**Extracted entries:**

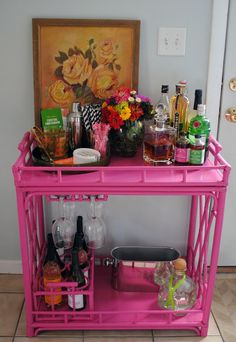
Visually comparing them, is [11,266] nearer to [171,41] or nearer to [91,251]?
[91,251]

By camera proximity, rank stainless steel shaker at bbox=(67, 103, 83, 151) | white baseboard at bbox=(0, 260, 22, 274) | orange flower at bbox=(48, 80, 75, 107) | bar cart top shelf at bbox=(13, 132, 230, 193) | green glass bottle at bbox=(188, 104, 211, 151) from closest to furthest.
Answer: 1. bar cart top shelf at bbox=(13, 132, 230, 193)
2. green glass bottle at bbox=(188, 104, 211, 151)
3. stainless steel shaker at bbox=(67, 103, 83, 151)
4. orange flower at bbox=(48, 80, 75, 107)
5. white baseboard at bbox=(0, 260, 22, 274)

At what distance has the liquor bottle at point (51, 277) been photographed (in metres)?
1.83

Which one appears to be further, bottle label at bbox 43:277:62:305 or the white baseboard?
the white baseboard

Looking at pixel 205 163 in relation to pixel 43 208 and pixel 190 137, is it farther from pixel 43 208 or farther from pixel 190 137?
pixel 43 208

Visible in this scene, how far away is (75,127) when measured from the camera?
5.81ft

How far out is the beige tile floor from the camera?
72.2 inches

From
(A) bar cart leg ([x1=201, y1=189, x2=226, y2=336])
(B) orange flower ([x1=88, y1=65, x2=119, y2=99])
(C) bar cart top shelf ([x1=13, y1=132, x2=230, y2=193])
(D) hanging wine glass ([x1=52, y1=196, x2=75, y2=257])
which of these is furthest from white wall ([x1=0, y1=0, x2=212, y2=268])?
(A) bar cart leg ([x1=201, y1=189, x2=226, y2=336])

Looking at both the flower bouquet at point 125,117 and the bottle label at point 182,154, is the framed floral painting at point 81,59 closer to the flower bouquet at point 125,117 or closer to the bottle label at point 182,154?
the flower bouquet at point 125,117

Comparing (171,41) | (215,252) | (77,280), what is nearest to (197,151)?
(215,252)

**What needs to be done:** Please copy the material word for word, beginning at the line that contains "Which one appears" and stopping after the line that contains "72.2 inches".

**Solved exercise:**
Which one appears to be further, bottle label at bbox 43:277:62:305 or the white baseboard?
the white baseboard

Looking at pixel 205 163 in relation to pixel 43 208 and pixel 190 137, is it farther from pixel 43 208 or farther from pixel 190 137?
pixel 43 208

Visible in this scene, how far away is (75,127) when measured from the camera?
5.81ft

How far out is the beige tile floor from the camera?
72.2 inches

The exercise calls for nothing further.